Abstract

1. Cardiovascular responses to human proendothelin [1-38], in the absence and presence of phosphoramidon, were studied in conscious Long Evans rats, chronically instrumented for the continuous recording of heart rate, systemic arterial blood pressure and renal, mesenteric and hindquarters blood flows. 2. A dose of 0.1 nmol kg-1 human proendothelin [1-38] caused a slight pressor effect (maximum 5 +/- 2 mmHg), but a clear bradycardia (maximum -29 +/- 7 beats min-1). Renal haemodynamics were unchanged but there was mesenteric vasoconstriction and a vasodilation followed by a vasoconstriction in the hindquarters. 3. A dose of 1.0 nmol kg-1 human proendothelin [1-38] caused a gradual hypertension (maximum 42 +/- 4 mmHg at 10 min) and a profound bradycardia (-149 +/- 10 beats min-1 at 30 min). There were gradual but marked, renal and hindquarters vasoconstrictions, whereas there was a substantial mesenteric vasoconstriction that was relatively rapid in onset. 4. In 2 animals, administration of human proendothelin [1-38] at a dose of 10 nmol kg-1 caused an initial hypotension followed by a rapidly-developing pressor effect; there were renal and mesenteric vasoconstrictions and vasodilatation followed by vasoconstriction in the hindquarters. These changes were very similar to those seen following injection of endothelin-1 (0.1 nmol kg-1). 5. Phosphoramidon (2 mumol kg-1) had no cardiovascular effects itself and it did not affect significantly the pressor or mesenteric vasoconstrictor effects of human proendothelin [1-38], but it reduced the bradycardia and renal and hindquarters vasoconstrictor responses.

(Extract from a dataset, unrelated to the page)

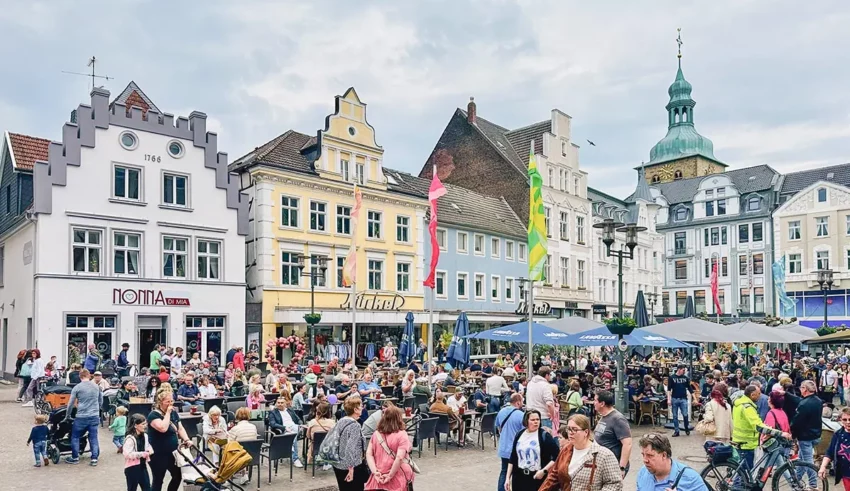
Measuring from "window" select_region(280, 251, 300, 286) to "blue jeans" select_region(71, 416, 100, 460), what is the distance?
65.6 feet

A higher dose of phosphoramidon (lOnmolkg-') caused significant attenuation of all the responses to human proendothelin [1-38], but a substantial mesenteric vasoconstrictor response still occurred under these conditions. 6 The results are consistent with the involvement of phosphoramidon-sensitive enzyme systems in the conversion of human proendothelin [1-38] to endothelin-1 in vivo. In addition, considering the different patterns of responses to human proendothelin [1-38] in the effector tissues studied (heart, and renal, mesenteric and hindquarters vascular beds), and the differential degrees of inhibition of them by phosphoramidon, it is likely that the effects of human proendothelin [1-38] were due to its local (rather than systemic) conversion to endothelin-1 by processes with differing degrees of susceptibility to phosphoramidon.